Название: Modern Gods
Автор: Nick Laird
Издательство: HarperCollins
Жанр: Историческая литература
isbn: 9780008257347
isbn:
“You haven’t seen Izzy in what? Nine months? Ach, you won’t believe the change in her. She’s up to my chest now. She was just moved up in her reading group. And sure Michael was tiny. Oh, we’re so excited. Izzy hasn’t talked of anything else all week. And there’s Stephen! You’ll get to meet Stephen!”
Two hours later and they were up, away, climbing. The lights in the cabin dimmed and she put the bag on her knees and covered both it and herself with the staticky polyester blanket. Atty popped her head up and panted and panted and finally calmed down, as Liz let her rest her muzzle in her hand. The Ambien that Yahoo Answers had advised her to give the dog kicked in, and Atty fell deeply asleep for the entire flight while Liz periodically worried that she’d killed her. She marked her student essays on mate choice and marriage finance with mostly random tics all the way through their two double-spaced pages, and wrote “Excellent!” at the end.
Goodbye Shirlita Goddard, she thought, and your repellent staccato laugh.
Goodbye Hector Martinez and your outsized silly quiff.
Goodbye Steve. Steve Something. Yellow polo shirt, psoriasis.
Repeatedly she slid her hand into the bag and placed her fingertips on the dog’s chest and felt the little reassuring tom-tom of its effort.

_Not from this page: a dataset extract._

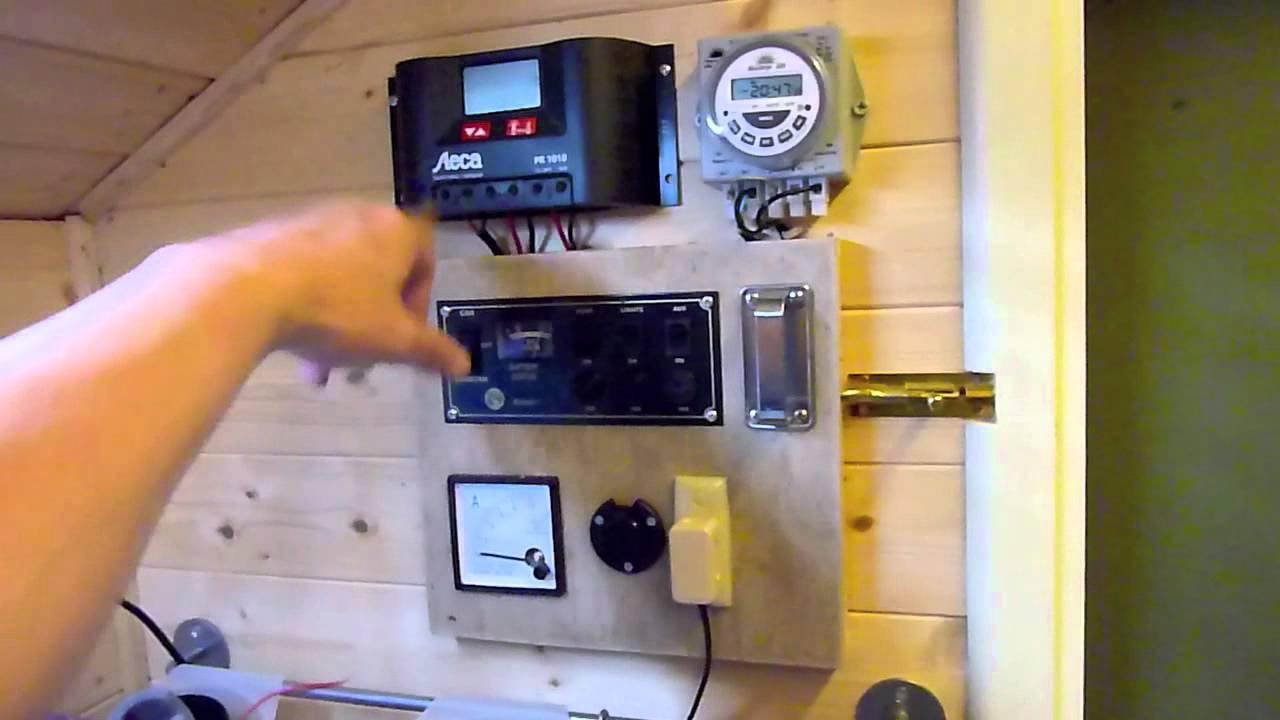 Panel Led Solar Light Kit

When you found yourself hissing at your baby to shut up, to please for God’s sake just shut up for a bit, it was important to set said baby down delicately in his cot and leave the room. That was Rule Number One in Alison’s Big Book of Parenting. It was true that nothing gave her more joy than to look in Michael’s huge cornflower-blue eyes, which even now at 3 a.m.—especially now—radiated curiosity and attention, and to stroke his smooth fat cheeks, and feel his whole life force settle itself as she held him to her and pressed his small hard skull against her chest. But who wants to feel joy at this time of night? She wanted to feel sleep, to feel nothing, to be unconscious for eight or nine blissful hours. She had left him to cry for twenty-three minutes and then given in and got up again. Exactly the opposite of what you’re meant to do. Maybe if she’d waited twenty-four minutes he might have stopped. This was the infinite puzzle of parenting: You never could know for sure what might have been avoided, what inevitable. The crying wasn’t even the worst of it; he interspersed that with a kind of porcine grunting that intensified and lessened and intensified again, as if he were working out with tiny baby dumbbells.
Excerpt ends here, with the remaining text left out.